BC diverge internamente sobre recuperação econômica, diz que efeito de coronavírus é incerto
Por Marcela Ayres
BRASÍLIA (Reuters) - O Banco Central indicou divergência entre os membros do Comitê de Política Monetária (Copom) sobre o nível de ociosidade na economia, e apontou que, diante de "múltiplas incertezas" envolvendo este e outros fatores, quer ter melhor compreensão do cenário para definir os próximos passos para os juros básicos.
Na ata do Copom divulgada nesta terça-feira, o BC também afirmou que há dicotomia na recuperação econômica do Brasil, com melhora no mercado de trabalho, mas com produção industrial e indicadores preliminares de investimento abaixo do esperado.
"Em vista das múltiplas incertezas no que tange ao atual grau de ociosidade, à velocidade de recuperação da economia e ao aumento da potência da política monetária, que atua com defasagens na economia, o Copom considera que é importante observar os efeitos do ciclo de estímulo monetário iniciado em 2019", trouxe a ata.
"O Comitê avalia que uma melhor compreensão desses efeitos é essencial para definir os próximos passos da política monetária", acrescentou o BC, sem com isso fechar a porta para eventual retomada do afrouxamento monetário, mas indicando que quer tempo de avaliação antes de qualquer decisão.
Para o economista-chefe do banco de investimentos Haitong, Flávio Serrano, a mensagem é similar à do comunicado da semana passada, com o BC expressando que quer avaliar a dinâmica econômica e entender como a economia vai performar com juros muito baixos.
"Acho que não tem corte (adiante), mas não quer dizer que não ache que tem uma certa probabilidade de haver. Evento mais provável pra mim é subir juros entre primeiro e segundo trimestre do ano que vem", afirmou ele.
O BC também avaliou, sobre o coronavírus, que um eventual prolongamento ou intensificação do surto implicaria uma desaceleração adicional do crescimento global, com impactos sobre os preços das commodities e de importantes ativos financeiros.
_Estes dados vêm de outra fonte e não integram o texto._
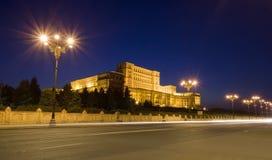 El parlamento en la noche, Rumania Fotos de archivo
"A consequência desses efeitos para a condução da política monetária dependerá da magnitude relativa da desaceleração da economia global versus a reação dos ativos financeiros", frisou a autoridade monetária.
Na semana passada, o BC havia indicado expressamente a interrupção do atual ciclo de cortes na taxa básica de juros Selic após reduzi-la em 0,25 ponto percentual, em sua quinta diminuição seguida, à nova mínima histórica de 4,25% ao ano.
O BC justificou que os ajustes já feitos ainda vão surtir efeito na economia, considerando os efeitos defasados do ciclo de afrouxamento iniciado em julho do ano passado, mensagem que repetiu nesta terça-feira.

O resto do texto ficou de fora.